Did he say no direct control because he wanted to imply indirect control? Very likely, Goldfarb judged. He wondered if the implicati
on held any truth. He hoped not. “Do you know who did attack the colonization fleet?” If you do-especially if it’s the Reich, I can pass that on to the Lizards. Doing Heinrich Himmler a bad turn was reason enough and to spare for going down to Marseille.
But Roundbush disappointed him by shaking his head. “Haven’t the foggiest idea, I’m afraid. Whoever did manage that one isn’t letting on. He’d be a fool to let on, but that hasn’t always stopped people in the past.”
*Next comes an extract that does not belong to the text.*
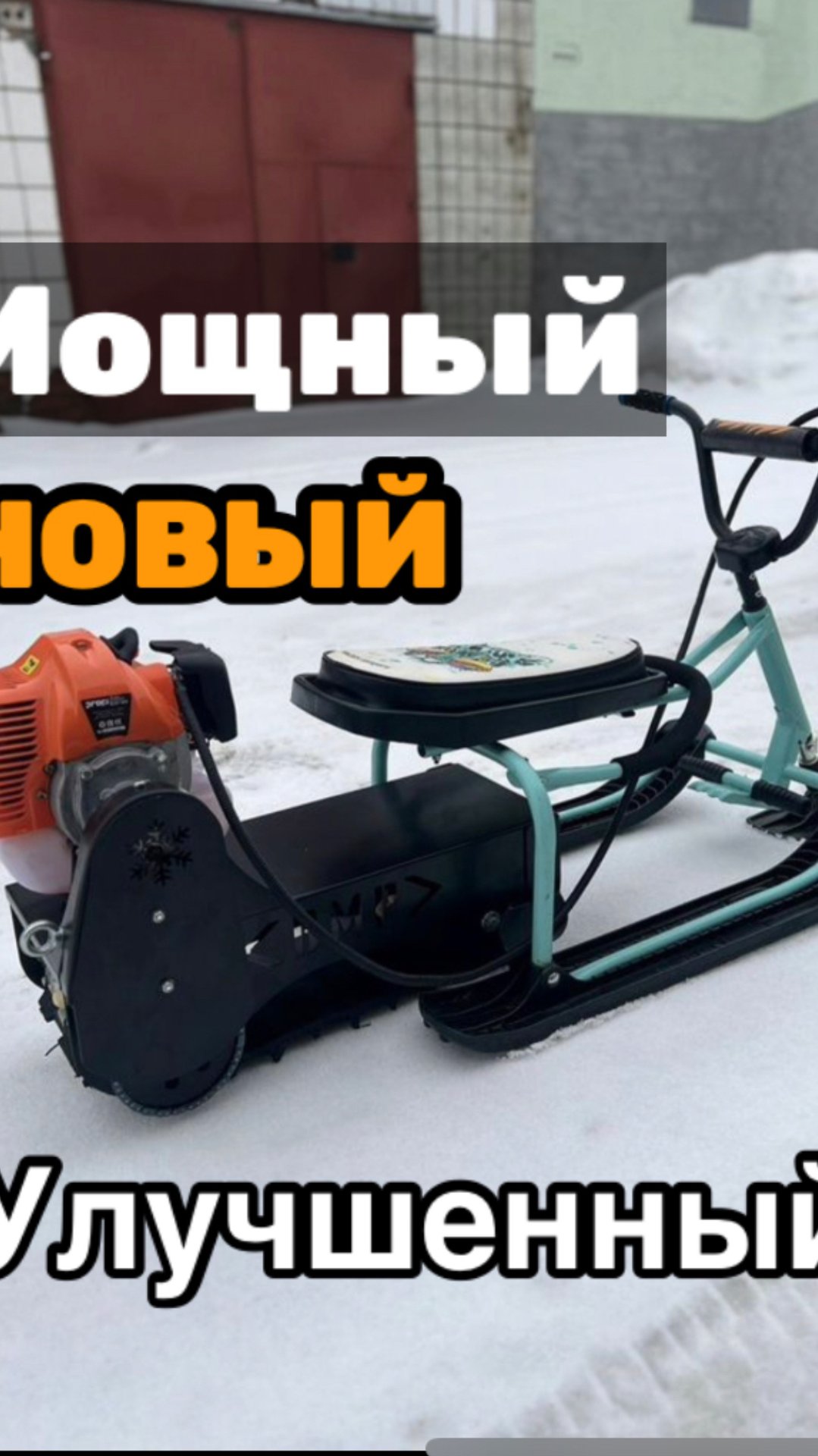 Самый мощный мотоснегокат смотреть онлайн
“True enough,” David said. The trouble was, too much of what Roundbush said made too much sense to dismiss him out of hand as just a bloke who’d gone bad. From the standpoint of mankind at large-as opposed to the standpoint of one particular British Jew-he might not even have gone bad at all. Something else occurred to Goldfarb: “Did you have anything to do with the ginger bombs that went off over Australia and made the Lizards have an orgy?”
“I haven’t got the faintest notion of what you’re talking about, old man,” Roundbush said, and laid a finger by the side of his nose. That was a denial far less ringing than the one he’d used in connection with the colonization fleet. Goldfarb noticed as much, as he was no doubt intended to. With a chuckle, Roundbush went on, “Only goes to show there really may be such a thing as killing them with kindness.”
“Yes, sir.” The whiskey mounted to Goldfarb’s head, making him add, “That’s not how the Reich kills its Jews.”
“I fought the Reich,” Roundbush said. “I have no love for it now. But it’s there. I can’t very well pretend it’s not-and neither can you.”
“No, sir,” David Goldfarb agreed mournfully. “But Gottenyu, how I wish I could.”
“Another letter from your cousin in England?” Reuven Russie said to his father. “That’s more often than you usually hear from him.”
“He has more tsuris than usual, too,” Dr. Moishe Russie answered. “Some of his friends-this is what he calls them, anyhow-are going to send him to Marseille, to help them in their ginger-trafficking.”